İlk Dünya deneyimini Türkiye diye bir ülkenin Harran civarında tecrübe eden Adam aşıkların kavuşamaması halinde "kız kaçırma" geleneğini gezegenler arası uygulayan ilk ve son (?) androiddir. Öykü, bundan sonra bir Bilim Kurgu - Aşk örneği olarak devam eder.
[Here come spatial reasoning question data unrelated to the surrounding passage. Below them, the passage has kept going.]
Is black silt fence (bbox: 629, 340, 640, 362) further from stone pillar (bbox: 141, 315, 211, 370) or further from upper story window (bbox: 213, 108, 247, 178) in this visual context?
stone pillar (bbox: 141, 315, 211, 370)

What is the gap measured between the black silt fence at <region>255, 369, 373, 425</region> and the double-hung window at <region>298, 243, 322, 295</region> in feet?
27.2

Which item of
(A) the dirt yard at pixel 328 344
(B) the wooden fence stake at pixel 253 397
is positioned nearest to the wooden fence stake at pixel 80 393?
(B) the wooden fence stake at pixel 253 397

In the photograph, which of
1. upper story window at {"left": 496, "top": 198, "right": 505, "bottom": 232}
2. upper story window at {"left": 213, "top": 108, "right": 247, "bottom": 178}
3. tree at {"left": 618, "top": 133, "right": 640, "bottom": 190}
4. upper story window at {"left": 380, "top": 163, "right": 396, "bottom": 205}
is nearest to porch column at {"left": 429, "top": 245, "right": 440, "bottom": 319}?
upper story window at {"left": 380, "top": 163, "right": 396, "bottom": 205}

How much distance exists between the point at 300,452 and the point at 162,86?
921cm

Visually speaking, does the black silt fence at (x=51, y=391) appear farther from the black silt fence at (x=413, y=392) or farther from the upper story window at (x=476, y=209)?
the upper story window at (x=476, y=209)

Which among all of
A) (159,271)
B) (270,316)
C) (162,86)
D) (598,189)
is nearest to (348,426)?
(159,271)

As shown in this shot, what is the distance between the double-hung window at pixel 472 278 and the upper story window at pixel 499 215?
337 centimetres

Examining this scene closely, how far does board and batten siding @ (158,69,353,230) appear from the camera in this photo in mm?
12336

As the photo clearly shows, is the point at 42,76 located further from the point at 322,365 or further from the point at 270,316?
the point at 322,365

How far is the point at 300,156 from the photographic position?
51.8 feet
Mungan, Adam'ın gezegenini öylesine güzel ve hayali anlatmış ki insanı meraklandırıyor, kişi oraya gitmeye heves ediyor. Hele hele dünya hakkında en başından beri (pramitler, dinazorlar, bigbang vs.) yaşanmış olaylar hakkında öğrenebileceği bilgilerin yaratacağı şaşkınlık için bile kaçırılası geliyor insanın.


*

"Aynalı Pastane"'nin parmaklarından rakamlar dökülen kasiyer kızı Aliye ile aseksüel bir pezevenk olan Muştik'in hikayesidir. "Zaman"dır hikayenin teması aslında. Karşısında kocaman bir ayna, parmaklarında çatlamış oje ve dökülen rakamlar, bir çok değişik insan, tanıdığı fakat onlar tarafından tanınmadığı. Onlarla iletişim kurmak yerine, insanları izlemeyi tercih eden bir kasiyer kız. Parfömdür en sevdiği şey kızın. Gider parfömcüye bir gün, elindeki boş şişeye orta halli bir koku dolduracaktır. Pahalı, özel kokudur aslında canı ceken. Göz açıp kapayıncaya kadar çalar bir pahalı parfüm. Yakalanır. Muştik kurtarır onu dükkan sahibinin elinden. Aliye ise parföm karşılığında tüm masumiyetini ve geleceğini verir. Aliye'den kaliteli bir fahişe yaratmayı aklına koyan Muştik kısa sürede amacına ulaşır. Muştik ona hayatının en şahane anlaşmasını teklif eder aynı gün. Bekareti karşılığında, bol para, erkekler tarafından sonsuz beğeni , bambaşka bir hayat. . Eskiden Beyoğlu tarafında oturan fakir bir genç kızdır. Yahudi bir aileye ait pastanede iş bulmasını sağlayan falcı ile tanıştığında aslında kaderinin sıkıcılığını biraz daha hisseder.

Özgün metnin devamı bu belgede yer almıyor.